THE USHA PRASAD FILE: PREVIOUS STORIES
A bizarre tribunal hearing on the treatment of Epsom’s health-trust’s sole woman cardiologist
Top cardiologists back Usha Prasad’s fight against ” badly behaving ” health trust
Botched internal inquiry hearing into Dr Usha Prasad at St Helier Hospital as doctors fight death from Covid- 19
Professor Jane Somerville, a distinguished cardiologist , who took part in the first heart transplant in the UK, has put up this comment on the situation:
This story highlights a serious problem within the National Health Service which needs urgently to be addressed by the Department of Health. The number of new whistleblowing scandals is steadily increasing. It is concerning when dismissal of a senior doctor following a “whistleblowing” event (as in this case) occurs at a time when insecure young doctors and new consultants are worrying about what sort of National Health Service has employed them – and in the middle of the worst pandemic for 100 years! In David Hencke’s excellent factual reports, a BAME consultant, easily bullied by the Trust despite being found by our regulatory body (the GMC) to be ” fit to practice” has lost her livelihood on grounds of not being “fit for purpose”. This interesting phrase does not appear in English Employment Law, and when used applies to services or goods. Perhaps the Trust wishes to show she is as useless as a cardboard box!

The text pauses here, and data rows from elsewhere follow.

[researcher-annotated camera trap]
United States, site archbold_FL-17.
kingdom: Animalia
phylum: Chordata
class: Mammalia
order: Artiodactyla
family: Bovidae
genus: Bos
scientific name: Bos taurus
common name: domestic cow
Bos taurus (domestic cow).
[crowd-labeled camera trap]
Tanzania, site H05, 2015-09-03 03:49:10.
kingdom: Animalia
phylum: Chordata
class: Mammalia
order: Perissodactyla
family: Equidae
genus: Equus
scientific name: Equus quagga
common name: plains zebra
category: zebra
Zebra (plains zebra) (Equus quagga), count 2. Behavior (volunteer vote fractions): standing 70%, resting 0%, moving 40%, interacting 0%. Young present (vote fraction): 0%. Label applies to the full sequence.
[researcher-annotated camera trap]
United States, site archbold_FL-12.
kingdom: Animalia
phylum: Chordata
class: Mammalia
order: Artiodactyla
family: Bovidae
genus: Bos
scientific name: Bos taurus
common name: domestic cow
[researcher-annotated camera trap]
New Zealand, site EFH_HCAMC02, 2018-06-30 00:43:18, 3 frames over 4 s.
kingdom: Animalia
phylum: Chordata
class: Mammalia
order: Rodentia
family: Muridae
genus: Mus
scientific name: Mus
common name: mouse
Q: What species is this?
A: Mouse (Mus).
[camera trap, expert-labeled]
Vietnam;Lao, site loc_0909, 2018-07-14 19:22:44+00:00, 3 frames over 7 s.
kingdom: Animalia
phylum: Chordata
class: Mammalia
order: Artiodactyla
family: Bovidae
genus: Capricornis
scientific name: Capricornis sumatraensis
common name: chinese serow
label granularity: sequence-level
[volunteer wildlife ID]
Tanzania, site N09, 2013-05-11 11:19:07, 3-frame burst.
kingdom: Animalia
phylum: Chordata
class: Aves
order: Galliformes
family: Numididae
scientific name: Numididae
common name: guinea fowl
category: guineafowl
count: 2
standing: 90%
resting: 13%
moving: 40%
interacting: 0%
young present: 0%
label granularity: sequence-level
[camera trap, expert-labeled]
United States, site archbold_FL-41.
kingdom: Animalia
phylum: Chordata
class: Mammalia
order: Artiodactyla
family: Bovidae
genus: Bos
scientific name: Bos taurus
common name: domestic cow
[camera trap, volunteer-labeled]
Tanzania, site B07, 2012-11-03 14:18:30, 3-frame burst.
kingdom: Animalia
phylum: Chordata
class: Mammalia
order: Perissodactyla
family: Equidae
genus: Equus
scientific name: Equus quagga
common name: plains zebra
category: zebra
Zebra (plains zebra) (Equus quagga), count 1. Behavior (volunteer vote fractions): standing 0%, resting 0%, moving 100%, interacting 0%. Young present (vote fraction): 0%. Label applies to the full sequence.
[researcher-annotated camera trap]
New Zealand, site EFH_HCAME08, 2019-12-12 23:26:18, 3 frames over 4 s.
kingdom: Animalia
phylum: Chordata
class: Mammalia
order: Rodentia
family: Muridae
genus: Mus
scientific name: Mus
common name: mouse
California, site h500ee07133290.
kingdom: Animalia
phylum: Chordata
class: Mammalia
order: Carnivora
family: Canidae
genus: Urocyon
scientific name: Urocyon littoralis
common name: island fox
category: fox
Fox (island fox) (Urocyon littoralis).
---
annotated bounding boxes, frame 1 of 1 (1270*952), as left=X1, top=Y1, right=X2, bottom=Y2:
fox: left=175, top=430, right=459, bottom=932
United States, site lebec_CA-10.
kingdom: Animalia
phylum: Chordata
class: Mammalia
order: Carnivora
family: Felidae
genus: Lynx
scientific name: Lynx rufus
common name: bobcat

Why does the Department of Health or NHS England allow hospital Trusts to do this, to fight whistleblowing staff but fail to address their original concerns or even pay any lip service to them, using vast sums of taxpayers money (>£700k going on £1m in the case of Dr Chris Day, see @drcmday on Twitter) which the “little person”, the doctor under fire, cannot hope to match? In an exercise of gross imbalance of power and taxpayers’ money Trusts respond to whistleblowers by using panels of seemingly prejudiced and dubious panellists and often expensive lawyers.
These bullying Trusts have too much power and no one seems to be able or willing to control their excesses. This is not a unique case. There have been several very prominent examples in the national press over the past 2 decades. The Department of Health should be concerned about the oppression of their vital professionals, unequipped to fight back and often not helped by representative bodies (such as the BMA), or seniors who may themselves be too frightened of a Trust’s retribution. This cannot be a fair outcome for whistleblowers whose primary motives are to preserve and maintain patient safety, often requesting simple as well as fundamental changes and fair but thorough investigation of underlying problems. A Trusts’ response to whistleblowing often seems corrupted by internal bias. The Department of Health turns a blind eye or does not care. Sir Robert Francis QC was asked to report (2010 and 2013) on failings of Mid Staffs management and avoidable loss of lives. He made many (290) recommendations and introduced the Freedom To Speak Up Guardian. Only a few of 290 recommendations were adopted and FTSU process is not functioning as intended. The Dept of Health should be ashamed of ignoring its responsibilities to the NHS, its doctors (and nurses) and the British electorate. Not to mention the huge sums of taxpayers money expended to save face and cover up the initial problems as well as the labyrinthine process itself.